## DATA SHOWN
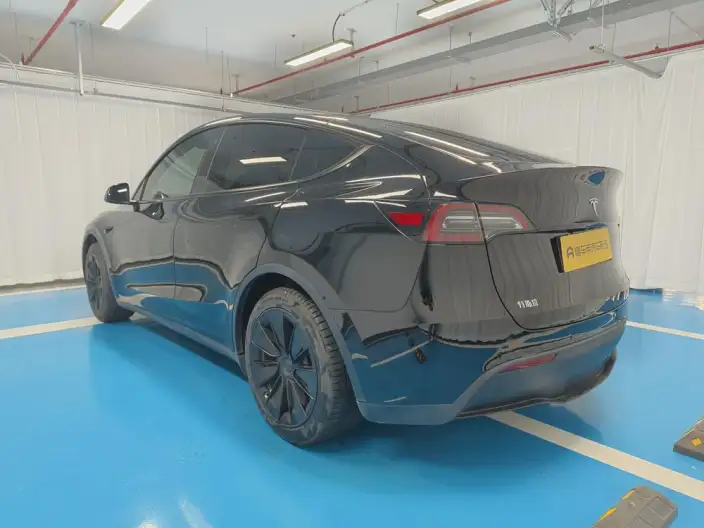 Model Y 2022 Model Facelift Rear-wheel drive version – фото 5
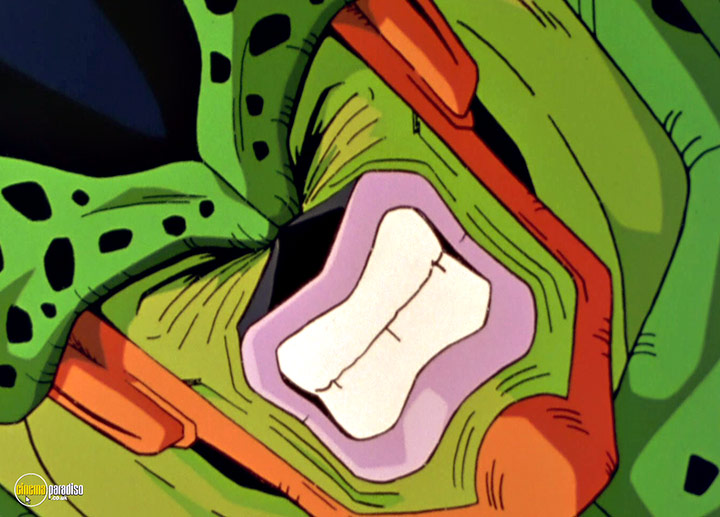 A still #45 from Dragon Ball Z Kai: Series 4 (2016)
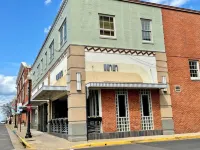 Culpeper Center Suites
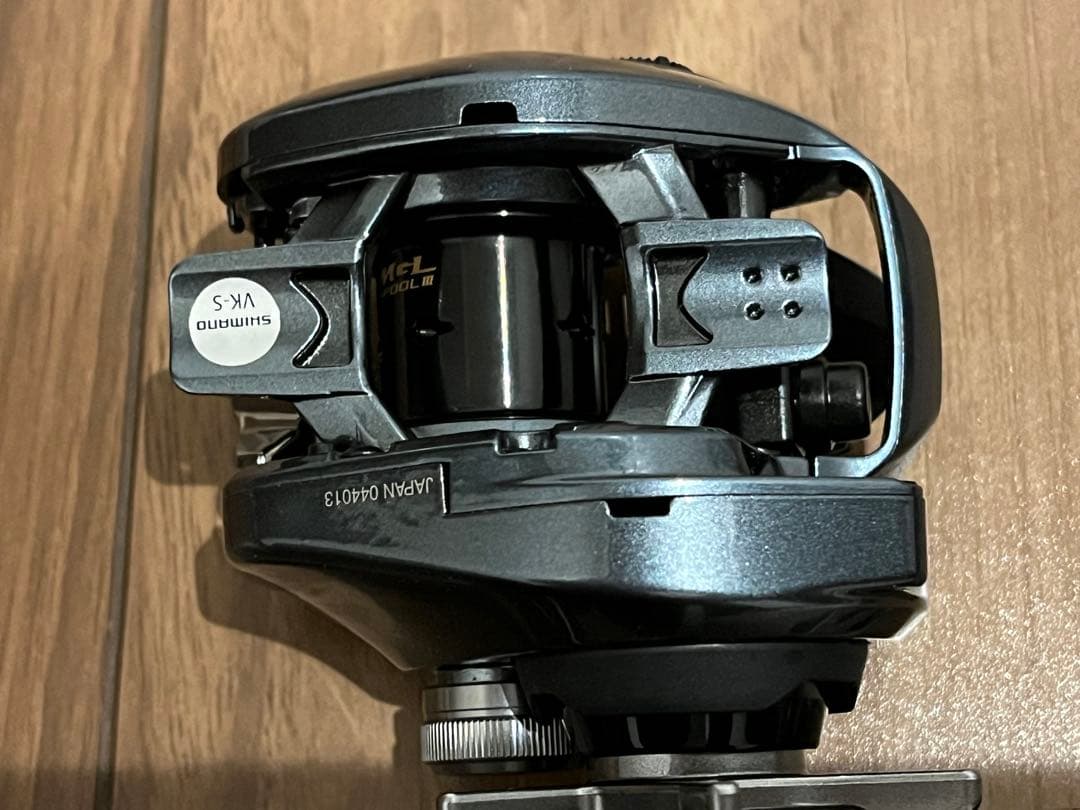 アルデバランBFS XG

...

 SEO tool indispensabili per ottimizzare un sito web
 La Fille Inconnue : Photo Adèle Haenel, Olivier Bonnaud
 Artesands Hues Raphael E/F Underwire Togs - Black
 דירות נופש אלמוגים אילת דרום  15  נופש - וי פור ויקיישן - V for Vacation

## EXERCISE BRIEF
From the entries above, copy exactly the lines starting at the one with "Model Y 2022" and stopping at the one with "アルデバランBFS XG", keeping both ends. Drop the pictures.

## SOLUTION TO THIS PROBLEM
 Model Y 2022 Model Facelift Rear-wheel drive version – фото 5
 A still #45 from Dragon Ball Z Kai: Series 4 (2016)
 Culpeper Center Suites
 アルデバランBFS XG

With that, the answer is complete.